- Estratto pagina
•••••

Una storia degna di Collodi. E’ accaduta a Norwich in Gran Bretagna, ma non si tratta di Pinocchio. La protagonista è un’arzilla nonnina pensionata di 67 anni, Pauline Howe, che ha avuto la malaugurata idea di distribuire volantini a contenuto religioso contro l’omosessualità durante una parata gay, lo scorso 25 luglio. Immaginabile la reazione dei variopinti manifestanti che, sentitisi offesi, hanno aggredito verbalmente l’anziana pensionata.



La signora Howe, avendo ritenuto di aver subito un torto, si rivolge, da brava cittadina, alle autorità pubbliche per far valere i propri diritti e scrive al direttore generale del comune di Norwich, denunciando l’aggressione. Come Pinocchio, resta poi in fiduciosa attesa che la giustizia faccia il proprio corso.

•••••

- Dati registrati
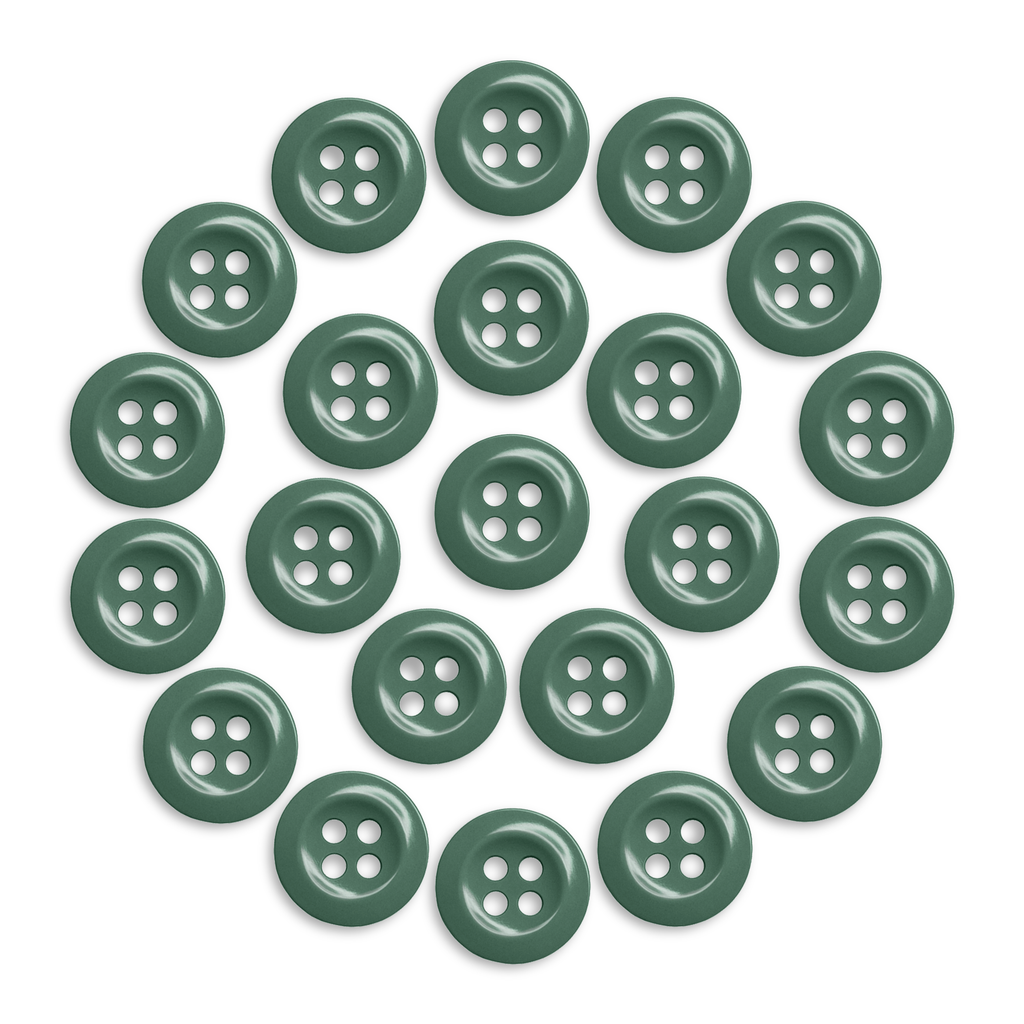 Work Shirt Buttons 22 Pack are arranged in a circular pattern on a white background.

•••••

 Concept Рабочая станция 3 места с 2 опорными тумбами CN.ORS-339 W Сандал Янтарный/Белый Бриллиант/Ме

•••••

- Come procedere
Traduci in inglese questa frase dell'estratto sulla vicenda di Pauline Howe: «Come Pinocchio, resta poi in fiduciosa attesa che la giustizia faccia il proprio corso.» Per rispondere basati unicamente sull'estratto.

- Risultato esercizio
Like Pinocchio, she then waits trustingly for justice to take its course.